Much of this is to be expected, of course. Films like those aforementioned “Fast and Furious” films too suffered from many of the same issues, but that franchise eventually found its footing by realizing its absurdity and embracing it. Despite reaching a sixth installment in what amounts to a pretty thin premise, the popular franchise has only gotten better because of this self-awareness. Conversely, “Need for Speed” is oblivious and takes itself far too seriously. Even its score fails to realize the nature of the film it’s accompanying. By itself, or in another, more appropriately epic film, the score is majestic. It’s a sweeping, beautiful score that fits this film like an adult trying to squeeze into a baby sized onesie. When the score builds and hits a crescendo during such trivial moments like when Tobey and his crew gas up his car without stopping, the realization suddenly sets in that “Need for Speed” has absolutely no clue what it’s doing.

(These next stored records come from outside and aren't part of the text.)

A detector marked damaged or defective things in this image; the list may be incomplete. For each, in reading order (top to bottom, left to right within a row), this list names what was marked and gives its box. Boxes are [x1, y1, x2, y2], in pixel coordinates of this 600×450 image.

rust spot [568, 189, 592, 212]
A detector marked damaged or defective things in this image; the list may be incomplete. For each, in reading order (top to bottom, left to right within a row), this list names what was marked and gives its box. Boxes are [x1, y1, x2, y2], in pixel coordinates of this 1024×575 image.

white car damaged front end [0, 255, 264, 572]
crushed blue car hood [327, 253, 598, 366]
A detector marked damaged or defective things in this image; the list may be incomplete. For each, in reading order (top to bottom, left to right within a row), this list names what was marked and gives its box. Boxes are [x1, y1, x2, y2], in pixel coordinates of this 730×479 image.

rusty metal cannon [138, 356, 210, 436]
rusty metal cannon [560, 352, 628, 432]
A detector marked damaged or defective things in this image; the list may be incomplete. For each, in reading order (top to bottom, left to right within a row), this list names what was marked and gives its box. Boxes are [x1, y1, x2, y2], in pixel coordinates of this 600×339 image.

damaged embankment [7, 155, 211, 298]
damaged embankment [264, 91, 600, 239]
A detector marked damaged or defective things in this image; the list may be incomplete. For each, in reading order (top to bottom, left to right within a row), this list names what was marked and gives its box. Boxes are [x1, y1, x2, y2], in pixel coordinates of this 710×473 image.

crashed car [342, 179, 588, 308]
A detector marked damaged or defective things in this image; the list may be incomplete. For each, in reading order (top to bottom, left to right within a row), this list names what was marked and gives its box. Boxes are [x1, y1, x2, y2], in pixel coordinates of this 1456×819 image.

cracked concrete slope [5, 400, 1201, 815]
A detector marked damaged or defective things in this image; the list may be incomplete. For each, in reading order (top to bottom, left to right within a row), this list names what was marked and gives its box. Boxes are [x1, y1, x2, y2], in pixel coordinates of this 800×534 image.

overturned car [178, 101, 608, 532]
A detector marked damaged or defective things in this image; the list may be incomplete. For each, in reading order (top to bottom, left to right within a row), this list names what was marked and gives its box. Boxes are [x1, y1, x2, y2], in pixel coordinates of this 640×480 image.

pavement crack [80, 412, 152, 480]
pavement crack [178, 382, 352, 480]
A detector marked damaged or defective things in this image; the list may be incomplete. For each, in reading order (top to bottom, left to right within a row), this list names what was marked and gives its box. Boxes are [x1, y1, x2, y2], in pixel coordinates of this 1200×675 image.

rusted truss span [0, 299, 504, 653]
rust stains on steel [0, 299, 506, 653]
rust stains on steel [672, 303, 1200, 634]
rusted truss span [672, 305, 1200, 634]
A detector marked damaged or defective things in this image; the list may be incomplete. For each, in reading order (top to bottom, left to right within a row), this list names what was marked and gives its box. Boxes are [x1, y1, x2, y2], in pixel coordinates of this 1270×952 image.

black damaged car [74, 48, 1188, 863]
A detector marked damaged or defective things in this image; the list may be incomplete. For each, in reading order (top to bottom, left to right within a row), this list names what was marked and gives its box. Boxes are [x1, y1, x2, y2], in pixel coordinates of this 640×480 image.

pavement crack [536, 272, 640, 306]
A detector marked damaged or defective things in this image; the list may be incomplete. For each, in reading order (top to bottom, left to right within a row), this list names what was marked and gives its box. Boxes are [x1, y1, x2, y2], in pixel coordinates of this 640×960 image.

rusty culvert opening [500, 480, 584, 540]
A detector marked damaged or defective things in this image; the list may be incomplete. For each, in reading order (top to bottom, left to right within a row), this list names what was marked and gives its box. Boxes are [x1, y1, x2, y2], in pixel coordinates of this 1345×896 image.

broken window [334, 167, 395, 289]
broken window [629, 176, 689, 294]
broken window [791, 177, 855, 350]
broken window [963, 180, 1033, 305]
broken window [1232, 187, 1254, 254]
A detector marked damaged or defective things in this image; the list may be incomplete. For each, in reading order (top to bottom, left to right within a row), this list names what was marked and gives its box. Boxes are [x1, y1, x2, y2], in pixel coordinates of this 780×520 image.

Some visual trickery is the only pleasure one can derive from the film outside of its far too lengthy car chases and races, but even that feels out of place. Its over-stylization is most notable in the random “Vertigo” tunnel shots and when it takes a page out of Tony Scott’s “Book of Manufactured Excitement” with rapidly rotating cameras during otherwise quiet conversations.
But while the film is easy to look at, it’s not easy to watch. The things that work on their own don’t fit within the context of the film, so all it has to fall back on is fast cars, loud engines and macho posturing. That may do it for some, primarily car enthusiasts and those easily amused, but it will undoubtedly bore those who wish for something a little meatier. Isolate certain aspects and you’ll find something worthy, but bring them all together and you end up with the absolute mess that is “Need for Speed.”